I have a few changes to announce in the area of photo licensing. First and foremost, Schumin Web Photo Licensing, my in-house photo licensing site, is no more. I had been running that site for about three years, and while it did a respectable amount of business, I felt that it didn’t justify the amount of resources that it consumed, and it also didn’t justify the amount of time spent to maintain it. There was also always a bit of an uncomfortable interaction with Pixsy. The idea was that there was a very real possibility that someone could use my licensing site in an attempt to circumvent a Pixsy case for an unauthorized use of an image, and that could be a sticky situation to get straightened out. Yes, I had policies stating that use of the licensing site to circumvent Pixsy was not permitted, and that any licenses purchased in an attempt to circumvent Pixsy’s process would be cancelled, but good luck trying to prove that. All it really did was make the site look prickly to potential users by having to put that in the fine print, even though its inclusion was necessary. So in the end, the site is gone.

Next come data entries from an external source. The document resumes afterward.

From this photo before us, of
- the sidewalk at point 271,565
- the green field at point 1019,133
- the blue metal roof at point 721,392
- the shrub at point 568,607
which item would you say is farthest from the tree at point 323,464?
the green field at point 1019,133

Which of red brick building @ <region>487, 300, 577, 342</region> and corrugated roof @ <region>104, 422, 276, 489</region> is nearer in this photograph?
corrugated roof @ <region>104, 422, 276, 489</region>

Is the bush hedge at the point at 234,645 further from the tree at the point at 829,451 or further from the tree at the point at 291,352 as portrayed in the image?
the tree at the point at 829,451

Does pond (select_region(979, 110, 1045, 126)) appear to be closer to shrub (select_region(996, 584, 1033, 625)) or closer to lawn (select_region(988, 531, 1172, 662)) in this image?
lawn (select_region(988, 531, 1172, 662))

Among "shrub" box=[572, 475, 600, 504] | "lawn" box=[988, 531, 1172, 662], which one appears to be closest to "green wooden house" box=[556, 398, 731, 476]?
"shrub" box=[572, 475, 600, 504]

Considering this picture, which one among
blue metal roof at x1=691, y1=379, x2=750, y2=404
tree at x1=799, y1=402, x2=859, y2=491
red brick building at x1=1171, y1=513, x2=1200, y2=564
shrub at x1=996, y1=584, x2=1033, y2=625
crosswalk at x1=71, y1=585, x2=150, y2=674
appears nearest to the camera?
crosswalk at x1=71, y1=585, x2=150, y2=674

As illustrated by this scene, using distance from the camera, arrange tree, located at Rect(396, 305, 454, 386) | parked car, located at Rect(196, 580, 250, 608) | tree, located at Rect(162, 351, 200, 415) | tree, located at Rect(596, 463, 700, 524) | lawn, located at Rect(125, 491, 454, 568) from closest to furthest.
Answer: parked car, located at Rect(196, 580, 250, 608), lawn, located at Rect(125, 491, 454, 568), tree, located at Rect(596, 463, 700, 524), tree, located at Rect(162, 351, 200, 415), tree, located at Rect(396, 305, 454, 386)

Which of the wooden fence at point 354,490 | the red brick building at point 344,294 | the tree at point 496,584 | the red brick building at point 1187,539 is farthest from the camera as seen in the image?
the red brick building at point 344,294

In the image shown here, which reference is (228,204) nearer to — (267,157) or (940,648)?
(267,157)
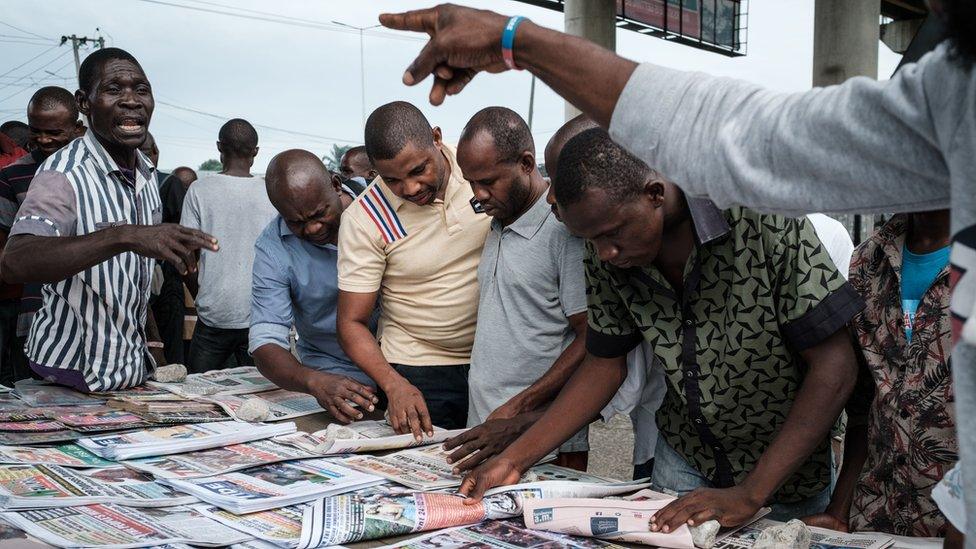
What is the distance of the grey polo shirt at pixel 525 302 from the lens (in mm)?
2219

Otherwise, my philosophy for photo licensing is changing based on experience. Licensing on the front end didn’t do as well as I might have hoped, but pursuing Creative Commons violations has been quite lucrative over the last few years. I like to say that Pixsy furnished the house when I moved to Montgomery Village back in 2017. Thus my stance on licensing has evolved from a traditional licensing model towards just letting people use the material under a free license that requires attribution, i.e. Creative Commons, and then aggressively policing compliance through Pixsy and DMCA takedown notices. In other words, follow the rules, and it’s free. Don’t follow the rules, and it’s going to cost you.
The Content Licensing page has also been revised to jive with this new stance on licensing. It now again explicitly states that anything published prior to February 20, 2014 is available under the Creative Commons Attribution-ShareAlike 3.0 United States license. This was always the case due to the way that Creative Commons works in practice, but after February 2014, it was not stated explicitly. Additionally, it directs users to my Flickr page to find Creative Commons content posted after February 20, 2014. Explicitly listing every Creative Commons image on Schumin Web would require going through more than five years’ worth of material to mark stuff, and I can think of a hundred other things that I would rather do besides that. So Flickr it is, especially since that site has very powerful Creative Commons search tools.
I admit that the new licensing policy for images published February 20, 2014 and later is best characterized as “clear as mud”, but by using Flickr as my platform for Creative Commons licensing, it helps to better control what images get released into the wild under free licenses and what remains all-rights-reserved. One example of where that control is useful comes from a downstream usage of my 2011 “Funny Faces” photo set. I got an email from my father one day asking if I knew about an advertisement for an anti-virus program that displayed on the site where he checks his email. That advertisement used a photo that I took of myself holding up a laptop to advertise the software. I thanked Dad for the heads-up, and then, since it didn’t follow the licensing terms, went over to Pixsy and got compensated for the usage. Therefore, I can now say, “My face! My valuable face!” much like Luke Perry did on The Simpsons, because apparently, my face has some marketing value to it. But in any case, had I been more selective about what went out to Creative Commons back then, I imagine that the “Funny Faces” photo set wouldn’t have been included, because it’s more personal in nature, rather than something that particularly needed to be released into the wild under a free license. In other words, I didn’t necessarily want to be the unwitting spokesman for an anti-virus program, though I didn’t mind getting compensated for that use.
So that’s the new lay of the land. If you have any questions, as always, let me know.